Performance appraisals have become much more relevant in recent years. Yet, many appraisals simply do not work. Most are biased or have little or nothing to do with performance. They are ineffective as a motivator to improve performance.
Comparing PA with 360.Typically, the immediate boss is the primary evaluator and key rater (and rating) on a performance appraisal. That rating may not be as accurate as some employees would like, but the boss is the boss and generally his or her rating prevails. Other appraisals include feedback from the employee. Still others include the direct reports when the employee is in a managerial role.
Performance-based 360-feedback measures what people do on the job and how effectively they do it. The 360-degree process includes feedback from the employee or participant and those who surround the participant and interact with him or her on daily-weekly basis--the immediate boss, and depending on the role or position, the direct reports, peers, team members, and customers (internal or external).

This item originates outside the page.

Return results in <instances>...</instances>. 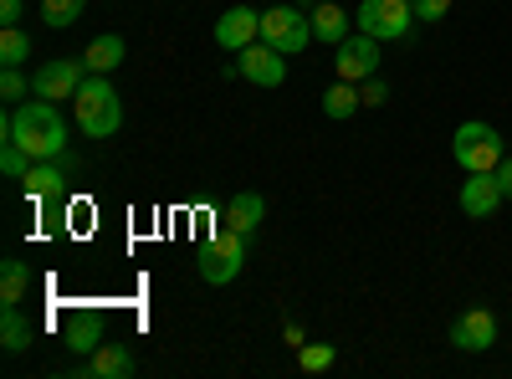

Some advanced 360-systems provide employees with directional feedback. Employees clearly understand the strengths they can build upon, what behaviors they need to do more of or less of to become more effective and influential with those they interact with. Typically, performance appraisals do not provide directional feedback.
Performance appraisals have often lacked a developmental component. There is little or no prescribed follow-up and progress-checks to help the employee stay on any identified performance improvement track. Employees receive a performance ranking, yet without a developmental component they may not know which higher priority areas to build upon, nor which areas they need to resolve first to minimize identified weaknesses. Performance-based 360-feedback fills that void.
Aligning feedback with compensation. This can be scary to some folks. Linking a single feedback source with compensation should not be done lightly. The behaviors and practices measured through the feedback process should be treated as a baseline and not as a sole input to the reward process. Nor should employees be compared with a national or industry. If you consider your organization to be unique, then comparing your people with folks from organizations that are not unique, however you define uniqueness, is pointless. Keeping these suggestions in mind can help you avoid problems associated with using subjective criteria for a substantive decision.
Pre- and Post-Assessments. 360-feedback can help you connect multiple feedback sources and developmental processes with compensation. Consider implementing two assessments to employees within a thirteen month period. The pre-assessment acts as a baseline and identifies strengths and areas for development. Training, coaching, and mentoring can help the employee accelerate their developmental efforts.
If your performance appraisal includes ethics and integrity, for example, include them in your 360-assessment and training program(s). Connecting observable behaviors with feedback appraisal processes reinforces those behaviors and underscores their importance to employees.
Monthly follow-up meetings with the immediate manager can reinforce progress towards self-directed action planning efforts. The post-assessment can identify how effectively the employee has applied what they have learned from their developmental efforts. Employees create subsequent action plans based on their post-assessment feedback.
Compensation is not based upon the first or pre-assessment, but a combination of assessments over time.
Compensation Entitlements. You can align and link your performance appraisal process with a pre- and post-assessment process and compensation. The mindset of many people is to expect a raise each year, regardless of their performance. This is a difficult attitude to let go of regardless of the title or function of the employee. People go quiet when they realize that their salary or wage is their compensation for simply showing up at work and performing acceptable or average results. Compensation should not be linked to mediocrity, but to exceeding expectations, for performing beyond expectations. If you reinforce mediocrity you may actually achieve it.
Separate the feedback-appraisal event from the reward-compensation event.
Providing additional compensation, how much and how often, is an important decision for each organization. Consider the following to get you thinking: "Do you compensate people for improving performance? If so, how much do they have to improve? What if they improve, yet are still considered performing in the ineffective range. Should they be given compensation anyway? What if the employee was and continues to be highly effective? What compensation is due to them?" The critical point is to identify why you compensate at all. Is it to reinforce average performance and mediocre performers or performance and performers who consistently exceed expectations?
Door No. 1 or Door No. 2. Some employees get all funny when they hear about 360-feedback or any appraisal process. Consider giving employees a choice with respect to their performance appraisal process. For example, they could remain with the present performance appraisal system (which may or may not be primarily boss-driven feedback). Or they could choose a 270-degree or 360-feedback process along with feedback from other sources, such as your performance appraisal. Once the employee and boss decide which option is appropriate, the employee lives with that option and the feedback results for that appraisal cycle.
The world of performance appraisals has changed. There is a need for a more balanced way to assess performance. The boss may still be the boss, but the employee is becoming more of a partner with that boss. That partnership requires not only top down feedback, but bottom up and side to side feedback as well.
Credible, relevant feedback can help individuals recognize competency and behavioral areas that need improvement. Performance-based 360-feedback can help people understand the consequences of their actions. It can act as a catalyst for change. It enables your employees to create self-directed action plans that guide them in the direction of exceptional performance.
The competitive trend in the marketplace is not simply to appraise performance, but to accelerate and maximize it. Multi-rater feedback helps eliminate bias by providing more balanced feedback from different sources.